#### RECORDS PROVIDED

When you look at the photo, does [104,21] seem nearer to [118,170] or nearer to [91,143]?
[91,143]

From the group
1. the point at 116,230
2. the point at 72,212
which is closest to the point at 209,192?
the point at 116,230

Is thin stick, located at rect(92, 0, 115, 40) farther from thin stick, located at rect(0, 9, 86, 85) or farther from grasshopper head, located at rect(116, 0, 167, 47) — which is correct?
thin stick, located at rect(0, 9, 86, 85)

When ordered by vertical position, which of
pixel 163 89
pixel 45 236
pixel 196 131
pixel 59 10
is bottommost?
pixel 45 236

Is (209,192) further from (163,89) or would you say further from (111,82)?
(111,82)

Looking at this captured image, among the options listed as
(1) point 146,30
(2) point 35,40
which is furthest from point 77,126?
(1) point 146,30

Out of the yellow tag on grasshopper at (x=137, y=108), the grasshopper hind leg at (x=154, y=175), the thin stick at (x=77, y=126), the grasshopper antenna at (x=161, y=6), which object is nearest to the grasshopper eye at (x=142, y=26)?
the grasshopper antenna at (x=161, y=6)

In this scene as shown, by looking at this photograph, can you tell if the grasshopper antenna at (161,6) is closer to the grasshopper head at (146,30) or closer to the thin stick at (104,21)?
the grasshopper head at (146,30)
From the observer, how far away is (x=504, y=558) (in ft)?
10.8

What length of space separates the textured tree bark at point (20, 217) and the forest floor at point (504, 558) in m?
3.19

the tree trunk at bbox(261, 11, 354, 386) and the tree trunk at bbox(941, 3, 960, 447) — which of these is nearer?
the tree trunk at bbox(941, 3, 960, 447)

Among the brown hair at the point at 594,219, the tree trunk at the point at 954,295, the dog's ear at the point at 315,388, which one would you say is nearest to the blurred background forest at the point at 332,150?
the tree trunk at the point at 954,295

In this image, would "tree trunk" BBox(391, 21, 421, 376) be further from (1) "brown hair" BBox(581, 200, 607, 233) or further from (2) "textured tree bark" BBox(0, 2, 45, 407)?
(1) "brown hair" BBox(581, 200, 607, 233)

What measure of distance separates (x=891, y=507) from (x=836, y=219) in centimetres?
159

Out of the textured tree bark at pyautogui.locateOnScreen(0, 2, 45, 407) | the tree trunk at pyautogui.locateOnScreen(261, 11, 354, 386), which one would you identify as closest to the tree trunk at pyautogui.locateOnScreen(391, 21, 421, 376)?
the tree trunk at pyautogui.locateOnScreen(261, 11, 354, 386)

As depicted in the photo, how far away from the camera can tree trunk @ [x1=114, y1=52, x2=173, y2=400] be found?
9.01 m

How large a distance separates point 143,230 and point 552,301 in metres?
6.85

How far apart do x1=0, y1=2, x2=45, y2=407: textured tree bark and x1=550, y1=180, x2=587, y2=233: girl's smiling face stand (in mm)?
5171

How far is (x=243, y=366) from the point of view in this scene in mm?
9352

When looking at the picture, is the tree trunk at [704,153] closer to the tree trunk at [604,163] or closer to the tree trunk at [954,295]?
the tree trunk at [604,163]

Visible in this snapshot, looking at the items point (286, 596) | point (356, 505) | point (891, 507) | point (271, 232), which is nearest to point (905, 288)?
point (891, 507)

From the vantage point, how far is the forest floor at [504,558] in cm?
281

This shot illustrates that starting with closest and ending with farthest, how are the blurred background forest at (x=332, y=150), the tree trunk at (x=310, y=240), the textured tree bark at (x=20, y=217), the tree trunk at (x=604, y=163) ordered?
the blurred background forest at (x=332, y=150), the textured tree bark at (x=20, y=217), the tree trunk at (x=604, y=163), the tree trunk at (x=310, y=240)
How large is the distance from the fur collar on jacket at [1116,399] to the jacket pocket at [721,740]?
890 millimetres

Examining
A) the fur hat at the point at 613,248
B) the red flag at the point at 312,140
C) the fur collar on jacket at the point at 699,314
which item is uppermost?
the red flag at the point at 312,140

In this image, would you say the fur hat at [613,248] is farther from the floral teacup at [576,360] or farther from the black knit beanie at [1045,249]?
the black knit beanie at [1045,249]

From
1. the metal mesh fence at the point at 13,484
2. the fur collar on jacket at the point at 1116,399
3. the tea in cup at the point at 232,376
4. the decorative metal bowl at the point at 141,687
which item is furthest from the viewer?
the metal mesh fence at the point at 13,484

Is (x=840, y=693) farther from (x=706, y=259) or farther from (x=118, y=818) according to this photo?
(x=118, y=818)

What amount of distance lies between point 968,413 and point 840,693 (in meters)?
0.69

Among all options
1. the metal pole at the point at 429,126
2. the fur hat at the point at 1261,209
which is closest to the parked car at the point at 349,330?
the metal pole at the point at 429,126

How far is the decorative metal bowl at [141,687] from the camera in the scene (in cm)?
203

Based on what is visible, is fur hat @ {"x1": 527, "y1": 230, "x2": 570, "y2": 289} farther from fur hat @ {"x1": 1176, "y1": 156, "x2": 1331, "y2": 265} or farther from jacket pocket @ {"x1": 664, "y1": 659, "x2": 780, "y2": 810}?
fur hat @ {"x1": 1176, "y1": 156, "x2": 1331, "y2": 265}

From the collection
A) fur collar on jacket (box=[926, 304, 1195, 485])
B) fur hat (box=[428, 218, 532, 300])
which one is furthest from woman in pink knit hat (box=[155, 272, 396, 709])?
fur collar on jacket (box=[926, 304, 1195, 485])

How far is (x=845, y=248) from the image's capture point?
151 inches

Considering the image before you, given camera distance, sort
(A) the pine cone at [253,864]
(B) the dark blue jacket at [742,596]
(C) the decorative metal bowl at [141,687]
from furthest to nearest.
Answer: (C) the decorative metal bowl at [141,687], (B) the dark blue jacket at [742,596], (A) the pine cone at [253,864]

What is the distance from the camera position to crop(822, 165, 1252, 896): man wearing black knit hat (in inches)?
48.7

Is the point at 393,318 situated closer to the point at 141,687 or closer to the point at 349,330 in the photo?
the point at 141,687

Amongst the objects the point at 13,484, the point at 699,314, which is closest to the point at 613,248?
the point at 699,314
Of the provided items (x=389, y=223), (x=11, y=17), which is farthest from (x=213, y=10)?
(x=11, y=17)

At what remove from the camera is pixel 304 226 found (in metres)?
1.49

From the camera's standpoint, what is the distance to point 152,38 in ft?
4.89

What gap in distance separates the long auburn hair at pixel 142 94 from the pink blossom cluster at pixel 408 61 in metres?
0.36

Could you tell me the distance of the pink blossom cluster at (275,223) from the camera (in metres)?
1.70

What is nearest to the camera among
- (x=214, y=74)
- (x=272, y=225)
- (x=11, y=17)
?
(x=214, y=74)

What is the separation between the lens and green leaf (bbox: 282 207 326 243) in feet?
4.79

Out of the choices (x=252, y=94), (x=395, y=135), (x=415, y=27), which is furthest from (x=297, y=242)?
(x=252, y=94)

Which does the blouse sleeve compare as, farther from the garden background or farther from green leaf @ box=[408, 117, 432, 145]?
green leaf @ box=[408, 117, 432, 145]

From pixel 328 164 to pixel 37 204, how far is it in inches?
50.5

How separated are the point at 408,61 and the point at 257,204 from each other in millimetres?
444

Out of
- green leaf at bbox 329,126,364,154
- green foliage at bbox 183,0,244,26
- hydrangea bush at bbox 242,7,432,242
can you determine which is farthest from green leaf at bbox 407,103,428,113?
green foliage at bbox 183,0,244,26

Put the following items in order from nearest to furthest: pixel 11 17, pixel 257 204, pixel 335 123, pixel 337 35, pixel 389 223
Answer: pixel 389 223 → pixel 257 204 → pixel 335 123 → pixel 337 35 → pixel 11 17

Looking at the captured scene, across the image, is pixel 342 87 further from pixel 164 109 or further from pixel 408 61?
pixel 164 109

########

→ REQUIRED WORK: Rewrite the entries from the line containing "From the vantage" through the line containing "890 millimetres", both included, as a Markdown table with the columns Row and Line. Number each line in the Row column, put its text in the Line column, and leave out blank lines.

→ RIGHT ANSWER:
| Row | Line |
|---|---|
| 1 | From the vantage point, how far is the forest floor at [504,558] in cm? |
| 2 | 281 |
| 3 | This shot illustrates that starting with closest and ending with farthest, how are the blurred background forest at (x=332, y=150), the tree trunk at (x=310, y=240), the textured tree bark at (x=20, y=217), the tree trunk at (x=604, y=163) ordered? |
| 4 | the blurred background forest at (x=332, y=150), the textured tree bark at (x=20, y=217), the tree trunk at (x=604, y=163), the tree trunk at (x=310, y=240) |
| 5 | How large is the distance from the fur collar on jacket at [1116,399] to the jacket pocket at [721,740]? |
| 6 | 890 millimetres |